### ESERCIZIO 1
Elenca tutti gli anni citati nel brano proposto.
### ESERCIZIO 2
Secondo il brano proposto, quale linguaggio costruì Tim Berners Lee nel 1989?
### ESERCIZIO 3
Ricopia il brano proposto da "Penso che nei" a "navigare in Internet.", parola per parola.

### BRANO PROPOSTO

------------------------------------------------------------

Se nell’anno 1510 avessi chiesto a un professore di storia dell’Universitá di Salamanca che evento straordinario si era prodotto nel 1492, l’esperto mi avrebbe sorriso e risposto: “Semplice, abbiamo espulso i mori dalla Spagna, ma per l’impresa di Cristoforo Colombo. Allo stesso modo, se oggi chiedessi ad un collega universitario qual é stato l’evento di maggiore peso nell’anno 1989, mi risponderebbe: “Semplice, la caduta del muro di Berlino”.

Penso che nei prossimi secoli l’anno 1989 non si ricorderá per la caduta del famoso muro, ma perché un altro grande navigatore - l’inglese Tim Berners Lee - costruí in quell’anno il linguaggio HTTP, che consentí le prime comunicazioni per internet. Timothy, com’é meglio noto tra gli amici, é considerato il padre della WWW, che - se non lo sapete - vuol dire Word Wide Web, la “grande ragnatela mondiale”. É stato proprio lui ad aprire le infinite rotte per navigare in Internet.

------------------------------------------------------------

### MATERIALE FORNITO
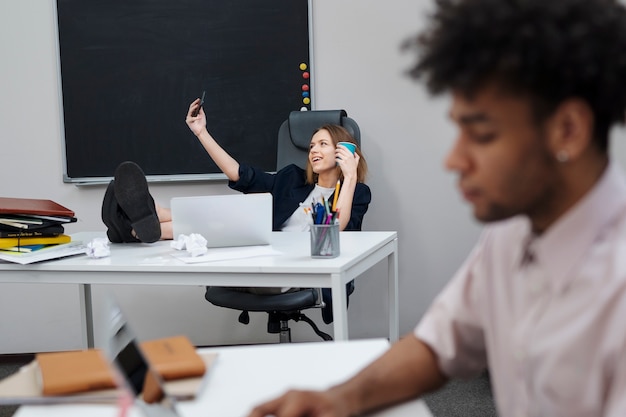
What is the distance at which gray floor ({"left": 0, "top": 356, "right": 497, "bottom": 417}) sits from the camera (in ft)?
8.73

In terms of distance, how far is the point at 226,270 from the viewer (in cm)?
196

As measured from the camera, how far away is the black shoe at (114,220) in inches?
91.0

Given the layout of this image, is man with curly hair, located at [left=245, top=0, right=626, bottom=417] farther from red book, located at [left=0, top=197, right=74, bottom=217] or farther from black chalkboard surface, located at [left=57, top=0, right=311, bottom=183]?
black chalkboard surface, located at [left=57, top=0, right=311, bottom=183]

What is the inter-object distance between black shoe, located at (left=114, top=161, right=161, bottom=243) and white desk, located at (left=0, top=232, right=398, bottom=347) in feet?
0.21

------------------------------------------------------------

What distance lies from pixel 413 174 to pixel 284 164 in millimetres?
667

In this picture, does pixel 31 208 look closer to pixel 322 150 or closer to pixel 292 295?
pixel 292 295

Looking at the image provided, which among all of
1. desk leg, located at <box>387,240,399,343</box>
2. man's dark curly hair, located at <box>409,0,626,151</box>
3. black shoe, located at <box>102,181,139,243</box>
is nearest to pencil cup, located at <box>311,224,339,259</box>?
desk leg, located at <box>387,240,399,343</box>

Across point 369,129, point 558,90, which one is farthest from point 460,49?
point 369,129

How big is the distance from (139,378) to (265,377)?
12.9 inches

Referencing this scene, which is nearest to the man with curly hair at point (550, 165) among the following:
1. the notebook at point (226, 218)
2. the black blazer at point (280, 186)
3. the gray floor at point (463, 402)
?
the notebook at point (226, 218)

------------------------------------------------------------

### RISPOSTA SCRITTA 1
1510, 1492, 1989

### RISPOSTA SCRITTA 2
Il linguaggio HTTP.

### RISPOSTA SCRITTA 3
Penso che nei prossimi secoli l’anno 1989 non si ricorderá per la caduta del famoso muro, ma perché un altro grande navigatore - l’inglese Tim Berners Lee - costruí in quell’anno il linguaggio HTTP, che consentí le prime comunicazioni per internet. Timothy, com’é meglio noto tra gli amici, é considerato il padre della WWW, che - se non lo sapete - vuol dire Word Wide Web, la “grande ragnatela mondiale”. É stato proprio lui ad aprire le infinite rotte per navigare in Internet.